### Provided records ###

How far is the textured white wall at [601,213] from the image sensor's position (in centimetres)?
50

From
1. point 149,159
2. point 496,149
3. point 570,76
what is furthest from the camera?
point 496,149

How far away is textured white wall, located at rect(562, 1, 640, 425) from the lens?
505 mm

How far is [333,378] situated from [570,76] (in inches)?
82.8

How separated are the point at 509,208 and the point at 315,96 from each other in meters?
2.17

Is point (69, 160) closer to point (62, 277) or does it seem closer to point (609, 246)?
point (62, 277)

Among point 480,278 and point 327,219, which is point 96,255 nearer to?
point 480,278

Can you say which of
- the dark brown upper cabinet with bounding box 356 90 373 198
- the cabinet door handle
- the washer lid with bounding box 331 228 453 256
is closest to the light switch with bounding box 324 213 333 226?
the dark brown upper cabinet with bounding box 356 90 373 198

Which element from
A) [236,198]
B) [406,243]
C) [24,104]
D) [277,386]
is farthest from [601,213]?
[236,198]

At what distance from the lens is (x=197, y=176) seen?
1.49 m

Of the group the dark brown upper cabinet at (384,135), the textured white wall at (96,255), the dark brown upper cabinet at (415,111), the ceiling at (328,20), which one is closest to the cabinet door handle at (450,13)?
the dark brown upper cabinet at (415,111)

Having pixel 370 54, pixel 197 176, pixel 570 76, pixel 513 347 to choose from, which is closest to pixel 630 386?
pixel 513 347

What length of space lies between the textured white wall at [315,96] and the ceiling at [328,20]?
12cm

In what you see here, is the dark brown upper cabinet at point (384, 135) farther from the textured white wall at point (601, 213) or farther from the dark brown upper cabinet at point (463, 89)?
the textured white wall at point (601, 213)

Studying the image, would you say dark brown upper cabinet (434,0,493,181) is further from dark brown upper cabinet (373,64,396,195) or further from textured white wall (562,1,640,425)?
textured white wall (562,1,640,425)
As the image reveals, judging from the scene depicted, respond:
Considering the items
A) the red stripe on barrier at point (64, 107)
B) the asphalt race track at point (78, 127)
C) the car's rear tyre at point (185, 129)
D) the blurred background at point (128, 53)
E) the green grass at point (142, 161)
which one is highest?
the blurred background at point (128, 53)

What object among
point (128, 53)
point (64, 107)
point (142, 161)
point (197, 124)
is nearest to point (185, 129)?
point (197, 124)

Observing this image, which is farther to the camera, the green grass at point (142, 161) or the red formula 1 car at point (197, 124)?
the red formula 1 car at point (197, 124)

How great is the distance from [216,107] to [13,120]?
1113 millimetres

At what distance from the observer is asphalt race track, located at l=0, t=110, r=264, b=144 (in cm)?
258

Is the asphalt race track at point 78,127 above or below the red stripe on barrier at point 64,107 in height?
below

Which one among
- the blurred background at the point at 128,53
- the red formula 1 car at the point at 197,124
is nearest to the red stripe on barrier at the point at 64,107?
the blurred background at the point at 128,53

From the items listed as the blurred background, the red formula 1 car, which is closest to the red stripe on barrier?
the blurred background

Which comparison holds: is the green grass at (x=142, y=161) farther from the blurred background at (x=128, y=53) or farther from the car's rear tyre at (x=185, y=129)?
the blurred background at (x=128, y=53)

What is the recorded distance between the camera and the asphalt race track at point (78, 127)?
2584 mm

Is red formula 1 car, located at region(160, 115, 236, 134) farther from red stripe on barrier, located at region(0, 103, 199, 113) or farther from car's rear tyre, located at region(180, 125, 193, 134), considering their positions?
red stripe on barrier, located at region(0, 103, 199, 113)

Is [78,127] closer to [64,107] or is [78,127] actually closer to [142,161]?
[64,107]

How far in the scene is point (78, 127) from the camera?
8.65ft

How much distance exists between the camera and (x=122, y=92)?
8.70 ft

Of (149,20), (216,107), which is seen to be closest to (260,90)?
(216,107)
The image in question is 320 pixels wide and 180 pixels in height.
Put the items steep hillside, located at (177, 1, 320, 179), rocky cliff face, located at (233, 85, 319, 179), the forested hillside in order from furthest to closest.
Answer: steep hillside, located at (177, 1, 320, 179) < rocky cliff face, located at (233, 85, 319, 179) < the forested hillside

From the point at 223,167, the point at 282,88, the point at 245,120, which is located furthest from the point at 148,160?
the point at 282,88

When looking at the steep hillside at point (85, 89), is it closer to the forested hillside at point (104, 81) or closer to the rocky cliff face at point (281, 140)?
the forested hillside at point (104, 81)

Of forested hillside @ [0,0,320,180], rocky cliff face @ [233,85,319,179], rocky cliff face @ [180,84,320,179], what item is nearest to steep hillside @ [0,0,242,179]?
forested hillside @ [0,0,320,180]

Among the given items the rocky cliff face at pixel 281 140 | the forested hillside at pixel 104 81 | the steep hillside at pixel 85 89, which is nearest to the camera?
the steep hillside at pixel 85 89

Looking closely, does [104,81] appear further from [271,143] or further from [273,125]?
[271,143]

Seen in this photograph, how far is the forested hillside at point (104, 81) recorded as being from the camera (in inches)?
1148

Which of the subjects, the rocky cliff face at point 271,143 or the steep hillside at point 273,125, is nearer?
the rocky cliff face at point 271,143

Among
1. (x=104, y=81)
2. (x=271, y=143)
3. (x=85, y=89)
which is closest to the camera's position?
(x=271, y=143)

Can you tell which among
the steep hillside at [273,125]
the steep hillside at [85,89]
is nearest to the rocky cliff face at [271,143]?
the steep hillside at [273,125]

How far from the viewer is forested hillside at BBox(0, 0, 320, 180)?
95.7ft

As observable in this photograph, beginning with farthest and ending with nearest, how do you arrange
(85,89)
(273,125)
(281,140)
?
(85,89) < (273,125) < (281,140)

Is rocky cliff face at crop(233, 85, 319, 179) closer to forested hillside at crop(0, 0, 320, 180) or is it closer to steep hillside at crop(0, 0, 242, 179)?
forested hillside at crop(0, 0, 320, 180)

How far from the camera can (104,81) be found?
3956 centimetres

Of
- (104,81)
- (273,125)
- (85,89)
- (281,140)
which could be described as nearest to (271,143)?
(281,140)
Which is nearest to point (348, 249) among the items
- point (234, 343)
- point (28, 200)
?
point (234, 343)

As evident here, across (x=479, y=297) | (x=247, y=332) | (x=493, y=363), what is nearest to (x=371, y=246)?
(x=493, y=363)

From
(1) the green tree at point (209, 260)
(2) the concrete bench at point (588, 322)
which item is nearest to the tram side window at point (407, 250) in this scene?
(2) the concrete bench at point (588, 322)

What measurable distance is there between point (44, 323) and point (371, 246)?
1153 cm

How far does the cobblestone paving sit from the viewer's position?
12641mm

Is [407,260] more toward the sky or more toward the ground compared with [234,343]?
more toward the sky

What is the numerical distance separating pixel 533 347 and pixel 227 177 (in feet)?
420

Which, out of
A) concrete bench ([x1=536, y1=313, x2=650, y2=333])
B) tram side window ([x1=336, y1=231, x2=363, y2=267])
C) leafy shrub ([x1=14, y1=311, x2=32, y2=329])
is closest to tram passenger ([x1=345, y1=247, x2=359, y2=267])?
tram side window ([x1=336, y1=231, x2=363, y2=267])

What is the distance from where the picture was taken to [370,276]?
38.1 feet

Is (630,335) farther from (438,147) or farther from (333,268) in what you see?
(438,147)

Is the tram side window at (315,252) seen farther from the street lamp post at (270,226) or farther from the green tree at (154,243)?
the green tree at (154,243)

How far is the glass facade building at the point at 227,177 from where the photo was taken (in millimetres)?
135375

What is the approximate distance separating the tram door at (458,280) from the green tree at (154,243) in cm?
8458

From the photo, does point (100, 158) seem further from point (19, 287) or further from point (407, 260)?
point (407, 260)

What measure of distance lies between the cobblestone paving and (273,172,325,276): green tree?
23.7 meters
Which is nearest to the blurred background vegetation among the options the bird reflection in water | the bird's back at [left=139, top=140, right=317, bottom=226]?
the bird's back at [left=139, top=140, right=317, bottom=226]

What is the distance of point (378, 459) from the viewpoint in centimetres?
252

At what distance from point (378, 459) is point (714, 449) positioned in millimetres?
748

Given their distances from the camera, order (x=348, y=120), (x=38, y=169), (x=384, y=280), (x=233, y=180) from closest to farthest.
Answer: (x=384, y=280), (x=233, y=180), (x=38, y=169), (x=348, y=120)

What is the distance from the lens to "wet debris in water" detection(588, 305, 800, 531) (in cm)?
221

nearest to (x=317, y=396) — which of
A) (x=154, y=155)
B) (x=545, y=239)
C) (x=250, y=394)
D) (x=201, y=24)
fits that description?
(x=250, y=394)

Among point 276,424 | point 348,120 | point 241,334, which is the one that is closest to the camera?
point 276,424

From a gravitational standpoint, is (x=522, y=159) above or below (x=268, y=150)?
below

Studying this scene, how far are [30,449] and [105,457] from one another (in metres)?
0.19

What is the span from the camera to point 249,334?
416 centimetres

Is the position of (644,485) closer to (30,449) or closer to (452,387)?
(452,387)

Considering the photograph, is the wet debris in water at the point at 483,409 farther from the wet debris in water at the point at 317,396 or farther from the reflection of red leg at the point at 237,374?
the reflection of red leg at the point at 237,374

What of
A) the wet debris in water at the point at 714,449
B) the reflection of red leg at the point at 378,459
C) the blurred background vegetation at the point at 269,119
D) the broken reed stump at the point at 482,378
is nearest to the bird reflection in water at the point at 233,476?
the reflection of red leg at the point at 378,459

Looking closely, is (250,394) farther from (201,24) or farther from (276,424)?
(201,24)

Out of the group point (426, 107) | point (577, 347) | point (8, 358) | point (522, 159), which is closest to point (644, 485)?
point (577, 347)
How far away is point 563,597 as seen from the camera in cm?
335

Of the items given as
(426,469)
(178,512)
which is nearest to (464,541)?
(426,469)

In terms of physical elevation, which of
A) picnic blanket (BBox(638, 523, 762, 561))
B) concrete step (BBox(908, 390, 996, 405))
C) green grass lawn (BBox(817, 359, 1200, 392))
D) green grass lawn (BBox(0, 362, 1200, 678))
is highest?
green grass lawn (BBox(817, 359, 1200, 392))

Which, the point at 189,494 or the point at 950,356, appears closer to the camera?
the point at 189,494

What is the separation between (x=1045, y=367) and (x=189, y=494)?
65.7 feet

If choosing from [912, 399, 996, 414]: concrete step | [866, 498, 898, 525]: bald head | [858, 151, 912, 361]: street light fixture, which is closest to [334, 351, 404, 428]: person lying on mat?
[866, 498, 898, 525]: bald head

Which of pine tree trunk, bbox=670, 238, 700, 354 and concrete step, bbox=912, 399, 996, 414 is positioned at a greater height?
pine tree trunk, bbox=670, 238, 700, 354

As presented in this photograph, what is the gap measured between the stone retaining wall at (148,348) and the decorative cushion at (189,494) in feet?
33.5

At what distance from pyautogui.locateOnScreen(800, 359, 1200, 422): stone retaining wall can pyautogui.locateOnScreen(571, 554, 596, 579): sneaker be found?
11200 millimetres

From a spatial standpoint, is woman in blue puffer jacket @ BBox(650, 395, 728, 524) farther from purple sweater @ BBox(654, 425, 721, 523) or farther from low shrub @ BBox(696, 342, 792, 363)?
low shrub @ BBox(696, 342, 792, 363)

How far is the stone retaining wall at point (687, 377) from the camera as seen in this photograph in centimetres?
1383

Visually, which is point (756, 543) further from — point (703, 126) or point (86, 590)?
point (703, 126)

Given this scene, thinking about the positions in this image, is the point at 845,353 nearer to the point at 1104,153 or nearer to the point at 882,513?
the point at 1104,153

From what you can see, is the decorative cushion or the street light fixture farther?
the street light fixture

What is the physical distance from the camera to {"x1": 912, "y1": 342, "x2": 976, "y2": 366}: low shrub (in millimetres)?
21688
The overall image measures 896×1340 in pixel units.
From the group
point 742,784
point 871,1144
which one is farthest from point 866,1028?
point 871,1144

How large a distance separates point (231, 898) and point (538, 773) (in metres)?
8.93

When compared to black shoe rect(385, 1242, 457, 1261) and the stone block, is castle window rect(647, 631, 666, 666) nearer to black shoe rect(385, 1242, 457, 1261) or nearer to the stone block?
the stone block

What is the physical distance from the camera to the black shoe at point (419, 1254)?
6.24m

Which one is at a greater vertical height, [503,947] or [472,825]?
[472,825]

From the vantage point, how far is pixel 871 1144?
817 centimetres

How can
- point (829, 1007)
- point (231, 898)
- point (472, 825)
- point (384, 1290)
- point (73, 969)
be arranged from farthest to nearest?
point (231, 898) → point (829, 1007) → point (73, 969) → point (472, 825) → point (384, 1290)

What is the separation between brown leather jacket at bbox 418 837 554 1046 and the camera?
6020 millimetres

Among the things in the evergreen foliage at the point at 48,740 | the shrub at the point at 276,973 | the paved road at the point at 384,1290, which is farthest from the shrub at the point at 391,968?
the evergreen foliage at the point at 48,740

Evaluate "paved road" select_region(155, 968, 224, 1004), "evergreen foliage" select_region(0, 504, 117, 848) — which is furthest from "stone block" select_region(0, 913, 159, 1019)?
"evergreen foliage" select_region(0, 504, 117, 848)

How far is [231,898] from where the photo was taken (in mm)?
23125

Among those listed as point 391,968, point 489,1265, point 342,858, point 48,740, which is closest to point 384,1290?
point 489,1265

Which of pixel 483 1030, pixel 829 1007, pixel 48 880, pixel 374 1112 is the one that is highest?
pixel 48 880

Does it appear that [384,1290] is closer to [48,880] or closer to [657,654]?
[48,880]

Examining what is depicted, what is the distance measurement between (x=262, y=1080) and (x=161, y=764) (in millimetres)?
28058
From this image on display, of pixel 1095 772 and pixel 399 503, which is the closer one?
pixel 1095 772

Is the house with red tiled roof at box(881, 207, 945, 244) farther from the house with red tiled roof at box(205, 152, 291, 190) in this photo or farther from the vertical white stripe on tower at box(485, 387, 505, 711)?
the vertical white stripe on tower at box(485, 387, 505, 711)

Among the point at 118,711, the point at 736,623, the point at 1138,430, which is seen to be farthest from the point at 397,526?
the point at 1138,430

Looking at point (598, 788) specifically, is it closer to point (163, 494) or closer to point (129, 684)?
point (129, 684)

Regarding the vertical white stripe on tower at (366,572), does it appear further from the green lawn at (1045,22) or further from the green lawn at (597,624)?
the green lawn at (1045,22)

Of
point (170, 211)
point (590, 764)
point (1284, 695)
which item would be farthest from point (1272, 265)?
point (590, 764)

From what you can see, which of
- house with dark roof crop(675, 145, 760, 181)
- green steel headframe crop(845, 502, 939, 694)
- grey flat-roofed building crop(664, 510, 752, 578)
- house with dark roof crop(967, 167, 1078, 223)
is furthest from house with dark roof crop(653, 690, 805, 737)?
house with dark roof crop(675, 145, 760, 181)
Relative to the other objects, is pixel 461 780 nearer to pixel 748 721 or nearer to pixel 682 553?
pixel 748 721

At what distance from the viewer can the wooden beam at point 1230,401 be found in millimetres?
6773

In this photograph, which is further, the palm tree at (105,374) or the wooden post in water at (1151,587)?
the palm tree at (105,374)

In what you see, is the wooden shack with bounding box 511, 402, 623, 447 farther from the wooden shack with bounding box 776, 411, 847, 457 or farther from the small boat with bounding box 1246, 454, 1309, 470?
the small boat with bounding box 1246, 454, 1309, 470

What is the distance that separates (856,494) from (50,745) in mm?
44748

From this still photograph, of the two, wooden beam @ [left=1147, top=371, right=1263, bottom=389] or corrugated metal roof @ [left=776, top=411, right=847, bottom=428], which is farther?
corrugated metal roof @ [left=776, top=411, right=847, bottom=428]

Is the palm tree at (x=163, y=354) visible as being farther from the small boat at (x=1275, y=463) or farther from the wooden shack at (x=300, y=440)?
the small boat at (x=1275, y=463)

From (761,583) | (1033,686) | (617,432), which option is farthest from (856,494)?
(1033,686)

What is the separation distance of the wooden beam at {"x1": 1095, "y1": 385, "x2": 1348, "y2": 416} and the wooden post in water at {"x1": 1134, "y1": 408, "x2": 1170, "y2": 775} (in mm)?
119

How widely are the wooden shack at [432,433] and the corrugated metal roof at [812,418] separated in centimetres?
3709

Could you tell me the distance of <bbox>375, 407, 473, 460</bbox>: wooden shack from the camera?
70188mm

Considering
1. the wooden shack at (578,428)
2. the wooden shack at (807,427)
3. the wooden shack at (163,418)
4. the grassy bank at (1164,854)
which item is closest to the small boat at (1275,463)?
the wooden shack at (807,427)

###

(Prompt) Above are the records; copy exactly the lines from the one with "What is the distance that" through the final line.

(In response)
What is the distance that separates (856,494) from (50,745) in mm?
44748

From this still photograph, of the two, wooden beam @ [left=1147, top=371, right=1263, bottom=389] or corrugated metal roof @ [left=776, top=411, right=847, bottom=428], which is farther?
corrugated metal roof @ [left=776, top=411, right=847, bottom=428]

Is the palm tree at (x=163, y=354) visible as being farther from the small boat at (x=1275, y=463) or farther from the wooden shack at (x=300, y=440)?
the small boat at (x=1275, y=463)

From (761,583) | (1033,686) | (617,432), which option is farthest from (856,494)?
(1033,686)

What is the separation distance of the wooden beam at {"x1": 1095, "y1": 385, "x2": 1348, "y2": 416} and the wooden post in water at {"x1": 1134, "y1": 408, "x2": 1170, "y2": 775} (in mm)?
119

How widely are the wooden shack at [432,433] and the corrugated metal roof at [812,418] separated in centimetres?
3709

Could you tell me the distance of <bbox>375, 407, 473, 460</bbox>: wooden shack from the camera?
70188mm

Considering
1. the wooden shack at (578,428)
2. the wooden shack at (807,427)
3. the wooden shack at (163,418)
4. the grassy bank at (1164,854)
which item is closest to the small boat at (1275,463)?
the wooden shack at (807,427)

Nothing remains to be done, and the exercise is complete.